Although the situational knowledge-based approach has attempted to explain many previous findings in its view, the approach has not actually provided convincing evidence that the verb’s argument information does not play an independent role in sentence comprehension. Moreover, the claim by the situational-based approach could be challenged by the findings of Boland (2005) in which in her Experiment 1, visual objects corresponding to arguments received more anticipatory looks than visual objects corresponding to adjuncts, regardless of how likely auditory words referring to visual objects were for given contexts. Even unlikely argument objects received anticipatory looks.2 That is to say, it is not properly investigated yet whether the anticipatory effect by the verb’s argument information has additional contribution to sentence comprehension or might be entirely mediated through the anticipatory effect driven by the situational knowledge. For clear understanding, a fair test should be able to examine the effect of word expectation on the integration of words into sentences as a function of whether the expectation of roles corresponding to words is strong or weak.

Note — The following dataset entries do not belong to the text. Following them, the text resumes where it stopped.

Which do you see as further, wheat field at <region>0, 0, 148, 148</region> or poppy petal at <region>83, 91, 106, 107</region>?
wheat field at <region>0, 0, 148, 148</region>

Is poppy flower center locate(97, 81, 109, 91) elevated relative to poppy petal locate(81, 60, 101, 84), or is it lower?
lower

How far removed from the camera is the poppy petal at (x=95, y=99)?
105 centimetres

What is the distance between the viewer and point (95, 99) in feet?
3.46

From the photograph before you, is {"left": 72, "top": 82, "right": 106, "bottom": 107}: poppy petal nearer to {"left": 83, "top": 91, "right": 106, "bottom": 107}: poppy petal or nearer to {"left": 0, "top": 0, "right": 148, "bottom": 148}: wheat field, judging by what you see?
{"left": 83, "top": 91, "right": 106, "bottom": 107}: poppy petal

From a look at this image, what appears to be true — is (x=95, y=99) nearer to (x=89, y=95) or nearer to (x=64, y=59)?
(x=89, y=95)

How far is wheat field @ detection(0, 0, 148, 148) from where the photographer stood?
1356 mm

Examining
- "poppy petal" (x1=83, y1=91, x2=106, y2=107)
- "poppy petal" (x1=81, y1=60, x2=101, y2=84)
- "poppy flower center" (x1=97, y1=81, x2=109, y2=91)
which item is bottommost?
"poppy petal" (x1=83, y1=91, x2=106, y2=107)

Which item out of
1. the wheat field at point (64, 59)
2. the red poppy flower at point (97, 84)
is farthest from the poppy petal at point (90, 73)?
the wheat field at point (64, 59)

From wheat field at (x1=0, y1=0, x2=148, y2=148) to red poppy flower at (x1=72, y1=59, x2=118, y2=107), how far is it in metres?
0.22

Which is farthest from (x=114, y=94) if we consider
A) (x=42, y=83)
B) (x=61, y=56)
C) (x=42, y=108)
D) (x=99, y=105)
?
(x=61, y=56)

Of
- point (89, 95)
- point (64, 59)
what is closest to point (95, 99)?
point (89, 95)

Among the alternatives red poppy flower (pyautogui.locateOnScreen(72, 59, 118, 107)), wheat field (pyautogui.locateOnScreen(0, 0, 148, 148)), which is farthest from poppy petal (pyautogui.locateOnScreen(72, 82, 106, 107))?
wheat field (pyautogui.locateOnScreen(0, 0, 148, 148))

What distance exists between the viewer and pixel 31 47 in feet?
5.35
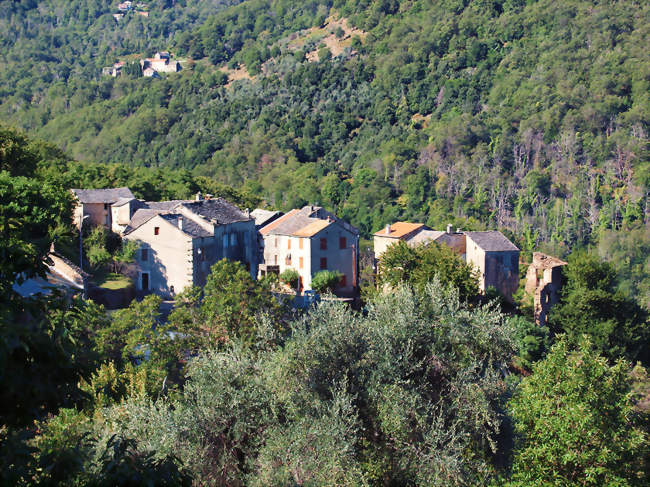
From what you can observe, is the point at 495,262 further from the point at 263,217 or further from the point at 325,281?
the point at 263,217

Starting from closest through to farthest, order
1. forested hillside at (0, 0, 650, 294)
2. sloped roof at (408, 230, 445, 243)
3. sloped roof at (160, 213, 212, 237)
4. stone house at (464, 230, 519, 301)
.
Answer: sloped roof at (160, 213, 212, 237), stone house at (464, 230, 519, 301), sloped roof at (408, 230, 445, 243), forested hillside at (0, 0, 650, 294)

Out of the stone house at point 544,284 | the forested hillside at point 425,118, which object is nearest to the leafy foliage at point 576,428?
the stone house at point 544,284

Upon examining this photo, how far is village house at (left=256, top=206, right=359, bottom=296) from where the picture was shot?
48.6 metres

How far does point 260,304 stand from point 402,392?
13.0m

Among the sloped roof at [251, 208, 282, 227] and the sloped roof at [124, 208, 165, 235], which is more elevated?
the sloped roof at [124, 208, 165, 235]

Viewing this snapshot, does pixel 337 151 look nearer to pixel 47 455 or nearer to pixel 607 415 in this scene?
pixel 607 415

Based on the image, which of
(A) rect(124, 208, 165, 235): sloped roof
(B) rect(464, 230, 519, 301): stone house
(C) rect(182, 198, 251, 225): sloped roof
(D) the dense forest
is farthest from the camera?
(B) rect(464, 230, 519, 301): stone house

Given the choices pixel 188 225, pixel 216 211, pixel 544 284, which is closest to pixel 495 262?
pixel 544 284

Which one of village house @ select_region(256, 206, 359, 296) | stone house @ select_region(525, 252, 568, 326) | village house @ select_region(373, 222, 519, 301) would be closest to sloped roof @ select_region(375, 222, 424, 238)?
village house @ select_region(373, 222, 519, 301)

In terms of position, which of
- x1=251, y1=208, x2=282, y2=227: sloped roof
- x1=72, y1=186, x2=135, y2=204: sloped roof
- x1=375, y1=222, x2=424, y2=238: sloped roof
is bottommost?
x1=375, y1=222, x2=424, y2=238: sloped roof

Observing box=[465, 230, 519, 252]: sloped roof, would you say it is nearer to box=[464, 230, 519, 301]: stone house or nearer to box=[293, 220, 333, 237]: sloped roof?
box=[464, 230, 519, 301]: stone house

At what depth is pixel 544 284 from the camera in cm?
4825

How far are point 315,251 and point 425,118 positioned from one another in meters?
99.9

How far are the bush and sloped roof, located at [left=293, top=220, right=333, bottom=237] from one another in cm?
300
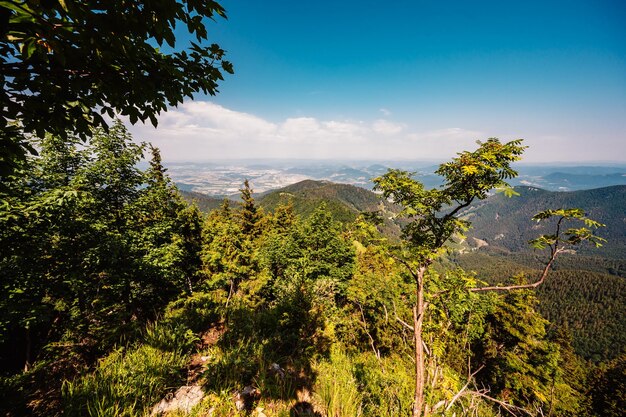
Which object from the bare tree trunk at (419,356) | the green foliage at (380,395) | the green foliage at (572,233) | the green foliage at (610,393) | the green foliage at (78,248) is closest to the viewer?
the green foliage at (572,233)

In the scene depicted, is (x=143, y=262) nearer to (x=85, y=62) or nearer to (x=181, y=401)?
(x=181, y=401)

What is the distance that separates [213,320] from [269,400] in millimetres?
3947

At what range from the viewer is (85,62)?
2.38 m

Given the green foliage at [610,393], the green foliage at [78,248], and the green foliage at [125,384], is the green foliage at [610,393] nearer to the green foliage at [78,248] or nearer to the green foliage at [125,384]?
the green foliage at [125,384]

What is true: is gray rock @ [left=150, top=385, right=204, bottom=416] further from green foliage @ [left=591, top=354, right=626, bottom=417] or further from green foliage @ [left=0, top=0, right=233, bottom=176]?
green foliage @ [left=591, top=354, right=626, bottom=417]

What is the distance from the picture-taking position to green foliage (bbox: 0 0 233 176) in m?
1.91

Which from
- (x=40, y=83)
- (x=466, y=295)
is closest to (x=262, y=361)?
(x=466, y=295)

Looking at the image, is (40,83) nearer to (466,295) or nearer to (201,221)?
(466,295)

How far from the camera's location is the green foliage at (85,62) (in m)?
1.91

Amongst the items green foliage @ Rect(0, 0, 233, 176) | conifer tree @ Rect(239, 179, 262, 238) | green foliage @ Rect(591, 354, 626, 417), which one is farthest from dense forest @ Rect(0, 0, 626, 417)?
green foliage @ Rect(591, 354, 626, 417)

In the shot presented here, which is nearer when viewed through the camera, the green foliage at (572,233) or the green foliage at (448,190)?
the green foliage at (572,233)

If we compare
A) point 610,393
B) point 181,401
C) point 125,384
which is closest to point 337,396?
point 181,401

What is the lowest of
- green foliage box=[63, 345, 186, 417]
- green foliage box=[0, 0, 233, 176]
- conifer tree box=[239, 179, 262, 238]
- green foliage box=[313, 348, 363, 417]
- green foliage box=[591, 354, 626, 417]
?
green foliage box=[591, 354, 626, 417]

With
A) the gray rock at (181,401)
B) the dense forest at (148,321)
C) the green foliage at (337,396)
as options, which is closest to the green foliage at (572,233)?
the dense forest at (148,321)
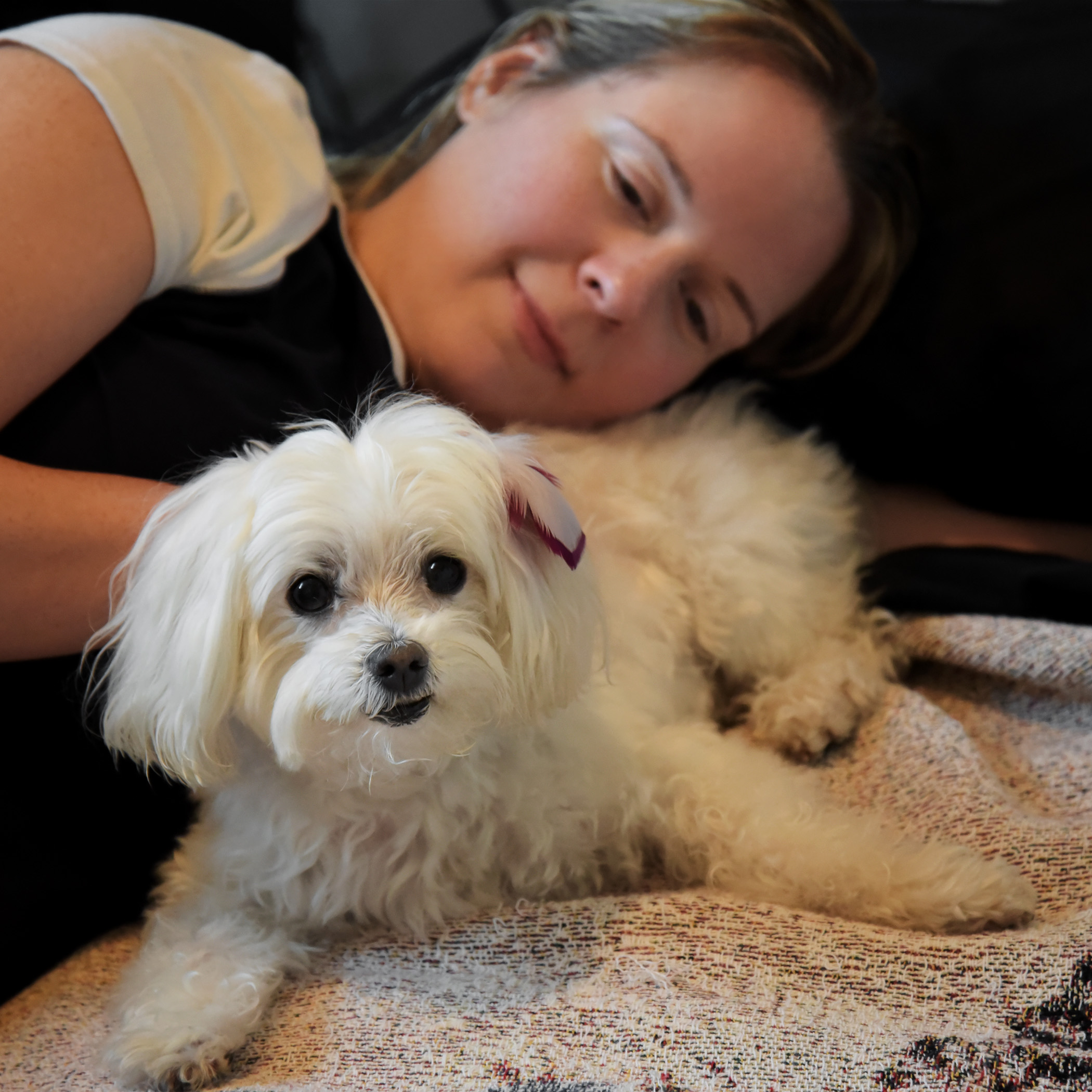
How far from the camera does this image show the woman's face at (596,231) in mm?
1221

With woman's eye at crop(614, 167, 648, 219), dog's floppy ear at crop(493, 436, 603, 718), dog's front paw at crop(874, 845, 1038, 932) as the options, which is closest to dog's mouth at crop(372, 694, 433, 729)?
dog's floppy ear at crop(493, 436, 603, 718)

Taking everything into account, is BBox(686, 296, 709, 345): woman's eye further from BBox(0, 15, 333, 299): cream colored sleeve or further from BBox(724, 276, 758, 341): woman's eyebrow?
BBox(0, 15, 333, 299): cream colored sleeve

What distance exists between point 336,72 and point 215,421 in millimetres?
914

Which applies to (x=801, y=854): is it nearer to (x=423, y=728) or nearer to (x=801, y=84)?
(x=423, y=728)

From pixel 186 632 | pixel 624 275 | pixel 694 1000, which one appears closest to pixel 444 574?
pixel 186 632

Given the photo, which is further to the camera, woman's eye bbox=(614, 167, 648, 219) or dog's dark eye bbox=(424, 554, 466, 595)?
woman's eye bbox=(614, 167, 648, 219)

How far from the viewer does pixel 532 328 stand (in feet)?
4.15

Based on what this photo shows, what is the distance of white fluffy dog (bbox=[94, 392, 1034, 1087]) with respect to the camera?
805 millimetres

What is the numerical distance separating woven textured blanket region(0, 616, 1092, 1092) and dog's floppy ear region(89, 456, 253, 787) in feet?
0.89

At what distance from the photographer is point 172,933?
1.02 m

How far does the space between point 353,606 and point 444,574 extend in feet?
0.28

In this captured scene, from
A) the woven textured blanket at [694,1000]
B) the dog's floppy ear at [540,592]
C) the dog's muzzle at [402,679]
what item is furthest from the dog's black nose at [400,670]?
the woven textured blanket at [694,1000]

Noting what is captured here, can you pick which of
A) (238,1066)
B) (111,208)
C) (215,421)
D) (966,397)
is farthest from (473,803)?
(966,397)

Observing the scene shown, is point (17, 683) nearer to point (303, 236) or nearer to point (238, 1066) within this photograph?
point (238, 1066)
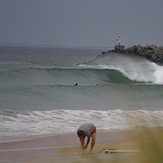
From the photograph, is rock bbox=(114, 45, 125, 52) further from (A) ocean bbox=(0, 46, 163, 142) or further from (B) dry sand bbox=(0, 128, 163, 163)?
(B) dry sand bbox=(0, 128, 163, 163)

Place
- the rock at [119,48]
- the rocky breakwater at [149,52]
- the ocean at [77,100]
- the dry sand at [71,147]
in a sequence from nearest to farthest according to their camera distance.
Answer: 1. the dry sand at [71,147]
2. the ocean at [77,100]
3. the rocky breakwater at [149,52]
4. the rock at [119,48]

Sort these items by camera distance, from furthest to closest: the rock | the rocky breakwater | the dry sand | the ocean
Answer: the rock → the rocky breakwater → the ocean → the dry sand

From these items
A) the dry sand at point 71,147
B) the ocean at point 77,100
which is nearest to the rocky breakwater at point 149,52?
the ocean at point 77,100

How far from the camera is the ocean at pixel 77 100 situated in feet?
7.31

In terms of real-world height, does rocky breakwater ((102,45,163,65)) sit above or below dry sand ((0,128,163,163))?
above

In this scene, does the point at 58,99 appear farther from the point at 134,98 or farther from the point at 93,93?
the point at 134,98

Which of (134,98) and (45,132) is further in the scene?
(45,132)

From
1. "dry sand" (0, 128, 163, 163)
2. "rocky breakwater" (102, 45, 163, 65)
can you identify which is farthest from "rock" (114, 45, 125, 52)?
"dry sand" (0, 128, 163, 163)

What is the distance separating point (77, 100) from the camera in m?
25.0

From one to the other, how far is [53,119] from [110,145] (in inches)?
223

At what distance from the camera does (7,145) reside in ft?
34.8

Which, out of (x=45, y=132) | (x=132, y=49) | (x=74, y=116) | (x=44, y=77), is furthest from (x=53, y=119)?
(x=132, y=49)

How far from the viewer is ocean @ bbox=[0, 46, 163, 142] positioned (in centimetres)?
223

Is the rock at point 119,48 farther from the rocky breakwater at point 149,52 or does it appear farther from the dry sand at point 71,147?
the dry sand at point 71,147
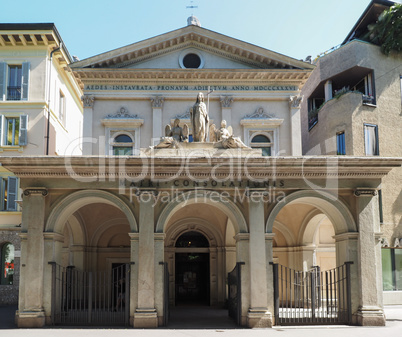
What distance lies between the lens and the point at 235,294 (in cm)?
1596

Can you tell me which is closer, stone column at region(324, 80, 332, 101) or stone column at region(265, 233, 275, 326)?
stone column at region(265, 233, 275, 326)

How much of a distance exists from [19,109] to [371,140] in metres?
19.0

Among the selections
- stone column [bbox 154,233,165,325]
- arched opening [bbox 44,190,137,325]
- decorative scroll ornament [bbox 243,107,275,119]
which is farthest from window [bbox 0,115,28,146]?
stone column [bbox 154,233,165,325]

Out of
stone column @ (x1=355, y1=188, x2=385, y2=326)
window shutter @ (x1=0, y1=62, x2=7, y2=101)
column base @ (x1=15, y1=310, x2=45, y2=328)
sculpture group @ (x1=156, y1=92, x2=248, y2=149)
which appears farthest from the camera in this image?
window shutter @ (x1=0, y1=62, x2=7, y2=101)

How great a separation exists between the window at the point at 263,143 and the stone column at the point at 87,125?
26.8ft

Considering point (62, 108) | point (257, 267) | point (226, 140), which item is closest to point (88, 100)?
point (62, 108)

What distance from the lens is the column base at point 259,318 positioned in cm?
1473

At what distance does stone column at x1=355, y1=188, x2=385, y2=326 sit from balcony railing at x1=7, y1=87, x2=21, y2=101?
18.7 metres

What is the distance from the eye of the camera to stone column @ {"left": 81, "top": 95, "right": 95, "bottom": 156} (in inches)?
966

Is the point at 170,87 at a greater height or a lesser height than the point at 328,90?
lesser

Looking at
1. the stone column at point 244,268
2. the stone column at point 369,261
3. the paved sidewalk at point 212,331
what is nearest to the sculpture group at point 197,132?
the stone column at point 244,268

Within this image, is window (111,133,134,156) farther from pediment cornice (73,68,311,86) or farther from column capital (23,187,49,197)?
column capital (23,187,49,197)

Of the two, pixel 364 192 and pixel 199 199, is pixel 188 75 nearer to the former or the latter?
pixel 199 199

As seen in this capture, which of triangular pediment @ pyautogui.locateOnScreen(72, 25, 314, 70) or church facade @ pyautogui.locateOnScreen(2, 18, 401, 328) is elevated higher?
triangular pediment @ pyautogui.locateOnScreen(72, 25, 314, 70)
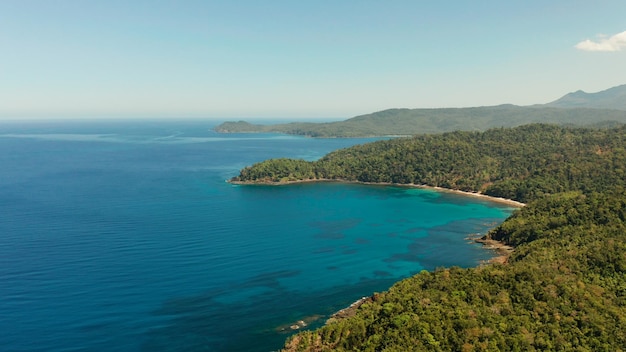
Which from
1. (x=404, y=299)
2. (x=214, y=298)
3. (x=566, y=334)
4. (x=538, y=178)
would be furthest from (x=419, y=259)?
(x=538, y=178)

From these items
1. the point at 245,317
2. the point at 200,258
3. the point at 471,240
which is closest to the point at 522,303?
the point at 245,317

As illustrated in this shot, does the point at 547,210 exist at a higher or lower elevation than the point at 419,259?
higher

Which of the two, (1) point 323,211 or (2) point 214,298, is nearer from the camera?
(2) point 214,298

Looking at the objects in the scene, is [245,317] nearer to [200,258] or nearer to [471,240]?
[200,258]

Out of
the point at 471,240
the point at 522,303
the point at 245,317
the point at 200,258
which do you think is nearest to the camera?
the point at 522,303

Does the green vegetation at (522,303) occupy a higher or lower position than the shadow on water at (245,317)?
higher

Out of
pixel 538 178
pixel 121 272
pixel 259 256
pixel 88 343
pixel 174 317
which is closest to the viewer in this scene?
pixel 88 343

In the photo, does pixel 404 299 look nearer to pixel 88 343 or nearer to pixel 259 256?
pixel 259 256

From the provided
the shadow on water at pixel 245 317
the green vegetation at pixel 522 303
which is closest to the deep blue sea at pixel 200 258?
the shadow on water at pixel 245 317

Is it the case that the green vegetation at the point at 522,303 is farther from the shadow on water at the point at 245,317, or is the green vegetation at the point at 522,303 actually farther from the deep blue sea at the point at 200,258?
the deep blue sea at the point at 200,258
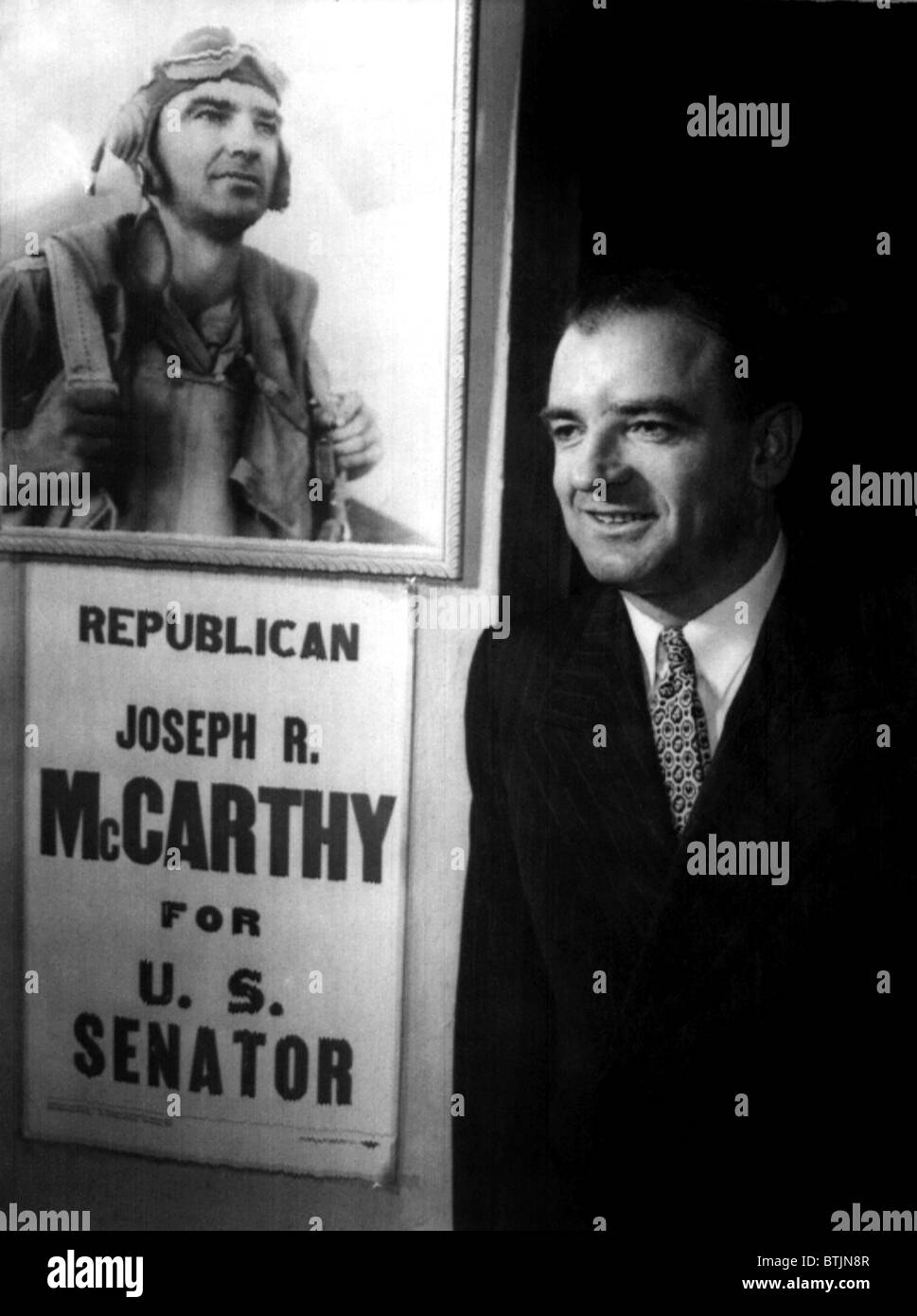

Having a fully factored design of role and word expectation is not easy, especially, if head-initial languages like English are used. In part, this is related to the fact that when verbs are processed before arguments encoded by the verbs appear, the recognition of the verbs automatically leads to assigning thematic roles to to-be-encountered words (i.e., role fillers). As a result, thematic roles associated with those words are expected to encounter in any way, regardless of how likely word (i.e., role filler) would appear. For example, in Bicknell et al. (2010)’s study, the thematic role for
the spellingwas assigned by the verb checkupon the recognition of the verb in both journalist and engineer situations. Thus, at the verb, check, the degree of role expectation that a theme would be coming up was equally high in both situations. In contrast, the degree of word expectation became different in a way that the spellingwas more predictable with the event, the journalist checked, but less predictable with the event, the engineer checked. Simply put, the effect of word expectation was tested without manipulating the degree of role expectation.
A similar difficulty was found in Boland (2005). She observed the typicality effect that visual objects received more anticipatory looks when they were likely than when they were unlikely during the temporal window of 500-1000ms from the verb onset. Crucially, the effect appeared only when likely and unlikely objects were depicted together in the same visual scenes and the typicality effect occurred regardless of whether auditory words corresponding to those visual objects were arguments or adjuncts (Experiment 2). However, the same typicality effect did not emerge when likely and unlikely objects were presented separately and the anticipatory looks to either likely or unlikely objects always occurred more when auditory words corresponding to visual objects were arguments than when auditory words corresponding to visual objects were adjuncts (Experiment 1). Boland (2005)’s results also suggested that testing word expectation and role expectation independently was not easy in head-initial language, English.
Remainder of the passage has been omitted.